# [AIM]
Report every line in the data below that contains the word "object", copying each such line in full.

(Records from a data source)

START

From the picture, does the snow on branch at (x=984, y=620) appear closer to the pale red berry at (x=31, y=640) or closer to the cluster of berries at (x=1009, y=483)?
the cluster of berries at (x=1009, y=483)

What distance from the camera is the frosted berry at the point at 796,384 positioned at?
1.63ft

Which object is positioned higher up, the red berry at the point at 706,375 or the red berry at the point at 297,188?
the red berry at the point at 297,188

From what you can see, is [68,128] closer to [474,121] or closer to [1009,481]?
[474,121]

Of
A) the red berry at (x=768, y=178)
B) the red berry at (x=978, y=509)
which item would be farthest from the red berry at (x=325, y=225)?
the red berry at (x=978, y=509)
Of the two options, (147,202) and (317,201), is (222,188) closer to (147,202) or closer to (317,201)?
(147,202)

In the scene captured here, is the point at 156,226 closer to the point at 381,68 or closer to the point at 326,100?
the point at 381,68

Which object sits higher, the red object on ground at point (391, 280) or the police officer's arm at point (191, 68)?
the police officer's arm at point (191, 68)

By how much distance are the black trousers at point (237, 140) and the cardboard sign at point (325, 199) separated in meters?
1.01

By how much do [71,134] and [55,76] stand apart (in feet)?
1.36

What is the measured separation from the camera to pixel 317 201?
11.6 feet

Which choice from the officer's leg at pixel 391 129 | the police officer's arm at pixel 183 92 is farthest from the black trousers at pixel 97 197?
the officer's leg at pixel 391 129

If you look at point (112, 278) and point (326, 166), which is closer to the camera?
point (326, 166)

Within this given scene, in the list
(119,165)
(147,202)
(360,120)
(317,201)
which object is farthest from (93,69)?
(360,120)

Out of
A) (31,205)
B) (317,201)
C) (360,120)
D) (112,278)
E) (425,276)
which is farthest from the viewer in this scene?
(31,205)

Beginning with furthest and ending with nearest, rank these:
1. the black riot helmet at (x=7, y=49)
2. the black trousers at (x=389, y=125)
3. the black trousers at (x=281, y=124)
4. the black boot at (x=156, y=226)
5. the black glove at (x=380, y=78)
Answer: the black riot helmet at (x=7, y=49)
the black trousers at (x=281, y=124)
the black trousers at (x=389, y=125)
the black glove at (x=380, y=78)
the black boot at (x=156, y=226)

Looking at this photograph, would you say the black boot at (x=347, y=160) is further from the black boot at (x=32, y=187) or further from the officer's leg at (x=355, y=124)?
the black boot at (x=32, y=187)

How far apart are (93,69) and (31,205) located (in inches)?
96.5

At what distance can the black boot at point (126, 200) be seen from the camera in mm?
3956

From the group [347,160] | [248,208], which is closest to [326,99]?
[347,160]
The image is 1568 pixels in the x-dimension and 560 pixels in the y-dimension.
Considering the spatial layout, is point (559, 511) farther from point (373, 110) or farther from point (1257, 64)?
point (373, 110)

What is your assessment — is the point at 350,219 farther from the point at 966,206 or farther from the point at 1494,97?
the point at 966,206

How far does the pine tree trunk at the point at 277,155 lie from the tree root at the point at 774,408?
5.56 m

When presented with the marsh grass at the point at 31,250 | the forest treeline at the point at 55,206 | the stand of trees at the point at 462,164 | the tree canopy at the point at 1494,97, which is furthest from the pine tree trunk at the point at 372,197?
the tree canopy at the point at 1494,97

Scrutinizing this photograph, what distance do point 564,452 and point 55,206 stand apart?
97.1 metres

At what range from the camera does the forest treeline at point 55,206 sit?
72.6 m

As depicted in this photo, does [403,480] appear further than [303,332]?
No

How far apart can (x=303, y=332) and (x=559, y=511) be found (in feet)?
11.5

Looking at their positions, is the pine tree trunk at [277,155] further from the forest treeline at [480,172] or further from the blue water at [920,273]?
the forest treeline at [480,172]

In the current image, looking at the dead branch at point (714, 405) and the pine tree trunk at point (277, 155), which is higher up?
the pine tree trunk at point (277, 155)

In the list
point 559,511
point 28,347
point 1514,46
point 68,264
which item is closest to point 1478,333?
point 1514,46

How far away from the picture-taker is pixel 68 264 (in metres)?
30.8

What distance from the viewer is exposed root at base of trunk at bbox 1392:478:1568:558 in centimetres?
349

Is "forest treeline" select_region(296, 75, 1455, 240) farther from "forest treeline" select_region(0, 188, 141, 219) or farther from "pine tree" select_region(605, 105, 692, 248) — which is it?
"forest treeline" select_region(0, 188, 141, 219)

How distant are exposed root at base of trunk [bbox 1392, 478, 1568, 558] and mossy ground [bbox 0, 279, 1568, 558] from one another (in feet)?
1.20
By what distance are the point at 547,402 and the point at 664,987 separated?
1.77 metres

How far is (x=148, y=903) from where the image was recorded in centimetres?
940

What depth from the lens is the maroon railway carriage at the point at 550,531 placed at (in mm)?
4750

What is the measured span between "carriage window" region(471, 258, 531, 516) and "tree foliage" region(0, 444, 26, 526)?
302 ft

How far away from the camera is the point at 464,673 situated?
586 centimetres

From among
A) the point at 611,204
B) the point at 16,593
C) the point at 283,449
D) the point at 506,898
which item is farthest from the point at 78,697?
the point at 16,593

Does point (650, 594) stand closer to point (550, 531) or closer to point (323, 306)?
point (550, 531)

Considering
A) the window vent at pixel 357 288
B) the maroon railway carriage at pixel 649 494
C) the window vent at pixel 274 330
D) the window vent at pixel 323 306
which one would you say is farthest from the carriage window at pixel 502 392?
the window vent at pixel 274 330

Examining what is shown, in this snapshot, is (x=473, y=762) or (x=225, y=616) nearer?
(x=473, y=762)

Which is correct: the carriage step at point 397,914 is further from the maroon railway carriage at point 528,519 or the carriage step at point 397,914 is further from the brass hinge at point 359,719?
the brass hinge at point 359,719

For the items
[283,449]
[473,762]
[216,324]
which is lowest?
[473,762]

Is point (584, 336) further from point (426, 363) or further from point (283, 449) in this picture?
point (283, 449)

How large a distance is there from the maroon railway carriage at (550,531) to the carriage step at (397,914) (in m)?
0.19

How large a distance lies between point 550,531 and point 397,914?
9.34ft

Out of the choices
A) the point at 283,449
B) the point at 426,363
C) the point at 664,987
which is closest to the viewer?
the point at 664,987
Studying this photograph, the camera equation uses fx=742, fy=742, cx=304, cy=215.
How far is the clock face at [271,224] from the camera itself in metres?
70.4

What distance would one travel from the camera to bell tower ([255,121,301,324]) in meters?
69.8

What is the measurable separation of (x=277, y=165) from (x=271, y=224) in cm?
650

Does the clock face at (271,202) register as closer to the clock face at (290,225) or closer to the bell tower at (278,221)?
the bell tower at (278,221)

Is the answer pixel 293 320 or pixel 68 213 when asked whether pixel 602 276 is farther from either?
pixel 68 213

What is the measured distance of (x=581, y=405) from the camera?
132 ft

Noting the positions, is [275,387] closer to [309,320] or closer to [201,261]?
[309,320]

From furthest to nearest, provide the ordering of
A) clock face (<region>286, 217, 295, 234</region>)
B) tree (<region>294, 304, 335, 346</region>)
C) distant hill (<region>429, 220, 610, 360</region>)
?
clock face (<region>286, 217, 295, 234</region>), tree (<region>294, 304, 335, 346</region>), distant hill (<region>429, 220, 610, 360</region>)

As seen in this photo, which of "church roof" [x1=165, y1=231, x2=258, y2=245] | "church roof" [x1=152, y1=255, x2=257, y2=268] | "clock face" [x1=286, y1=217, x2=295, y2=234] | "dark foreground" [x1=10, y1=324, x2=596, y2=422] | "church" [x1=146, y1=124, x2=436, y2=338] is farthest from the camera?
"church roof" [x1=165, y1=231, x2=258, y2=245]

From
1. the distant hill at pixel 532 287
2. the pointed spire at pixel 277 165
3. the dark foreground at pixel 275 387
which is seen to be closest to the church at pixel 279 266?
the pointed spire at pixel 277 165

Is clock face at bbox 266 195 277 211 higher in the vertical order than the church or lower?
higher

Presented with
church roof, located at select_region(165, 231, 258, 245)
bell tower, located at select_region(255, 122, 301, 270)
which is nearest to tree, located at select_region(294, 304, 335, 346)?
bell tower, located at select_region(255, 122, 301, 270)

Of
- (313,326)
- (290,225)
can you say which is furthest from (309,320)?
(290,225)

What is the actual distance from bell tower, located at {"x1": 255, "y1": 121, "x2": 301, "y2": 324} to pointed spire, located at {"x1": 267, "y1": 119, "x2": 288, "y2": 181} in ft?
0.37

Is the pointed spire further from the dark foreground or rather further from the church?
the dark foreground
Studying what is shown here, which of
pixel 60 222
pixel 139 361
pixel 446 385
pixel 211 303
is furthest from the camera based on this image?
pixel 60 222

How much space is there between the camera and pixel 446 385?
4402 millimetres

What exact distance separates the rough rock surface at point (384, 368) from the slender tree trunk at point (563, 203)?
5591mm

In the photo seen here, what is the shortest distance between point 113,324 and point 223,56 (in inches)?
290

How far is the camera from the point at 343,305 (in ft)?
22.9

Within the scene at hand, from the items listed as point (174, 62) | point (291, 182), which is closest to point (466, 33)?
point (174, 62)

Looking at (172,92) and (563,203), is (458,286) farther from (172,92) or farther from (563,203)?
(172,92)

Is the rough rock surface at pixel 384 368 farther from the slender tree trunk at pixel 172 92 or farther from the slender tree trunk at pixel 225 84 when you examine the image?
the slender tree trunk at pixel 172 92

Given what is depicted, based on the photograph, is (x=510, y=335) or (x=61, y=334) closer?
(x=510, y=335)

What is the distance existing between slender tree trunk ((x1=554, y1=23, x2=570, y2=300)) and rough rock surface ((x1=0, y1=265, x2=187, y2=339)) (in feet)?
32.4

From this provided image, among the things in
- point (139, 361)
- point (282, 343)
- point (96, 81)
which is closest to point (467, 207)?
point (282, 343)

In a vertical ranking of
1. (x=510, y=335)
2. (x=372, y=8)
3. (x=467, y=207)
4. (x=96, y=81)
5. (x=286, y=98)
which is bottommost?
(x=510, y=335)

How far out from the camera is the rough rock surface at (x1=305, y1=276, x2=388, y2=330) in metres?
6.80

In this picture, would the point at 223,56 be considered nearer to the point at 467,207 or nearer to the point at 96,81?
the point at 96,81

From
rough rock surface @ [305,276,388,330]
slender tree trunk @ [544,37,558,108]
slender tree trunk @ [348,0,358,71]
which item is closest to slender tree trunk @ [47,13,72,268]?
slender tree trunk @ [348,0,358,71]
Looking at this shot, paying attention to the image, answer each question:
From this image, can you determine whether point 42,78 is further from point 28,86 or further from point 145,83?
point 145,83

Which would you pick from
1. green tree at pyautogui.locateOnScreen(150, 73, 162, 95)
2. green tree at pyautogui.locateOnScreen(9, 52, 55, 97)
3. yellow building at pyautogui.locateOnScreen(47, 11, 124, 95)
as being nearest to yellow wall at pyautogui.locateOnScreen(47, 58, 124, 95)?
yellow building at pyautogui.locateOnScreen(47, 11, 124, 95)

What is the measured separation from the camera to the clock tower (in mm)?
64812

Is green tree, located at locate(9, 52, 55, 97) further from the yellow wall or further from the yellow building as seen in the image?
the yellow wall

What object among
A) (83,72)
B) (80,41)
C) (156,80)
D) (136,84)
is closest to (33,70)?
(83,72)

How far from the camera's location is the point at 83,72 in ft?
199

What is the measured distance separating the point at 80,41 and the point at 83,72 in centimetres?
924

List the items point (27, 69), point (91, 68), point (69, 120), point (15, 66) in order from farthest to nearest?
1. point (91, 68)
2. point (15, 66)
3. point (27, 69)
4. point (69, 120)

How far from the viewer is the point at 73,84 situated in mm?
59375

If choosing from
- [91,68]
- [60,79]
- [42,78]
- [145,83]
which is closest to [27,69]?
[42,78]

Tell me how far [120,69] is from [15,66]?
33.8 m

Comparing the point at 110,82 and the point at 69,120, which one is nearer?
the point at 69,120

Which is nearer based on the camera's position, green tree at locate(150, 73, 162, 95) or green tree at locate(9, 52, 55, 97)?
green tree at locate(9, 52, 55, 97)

END

# [SOLVED PROBLEM]
Which object is positioned higher up, the red berry at the point at 706,375 or the red berry at the point at 297,188?
Which object sits higher, the red object on ground at point (391, 280) or the police officer's arm at point (191, 68)?
which object is farthest from (93,69)?
What object among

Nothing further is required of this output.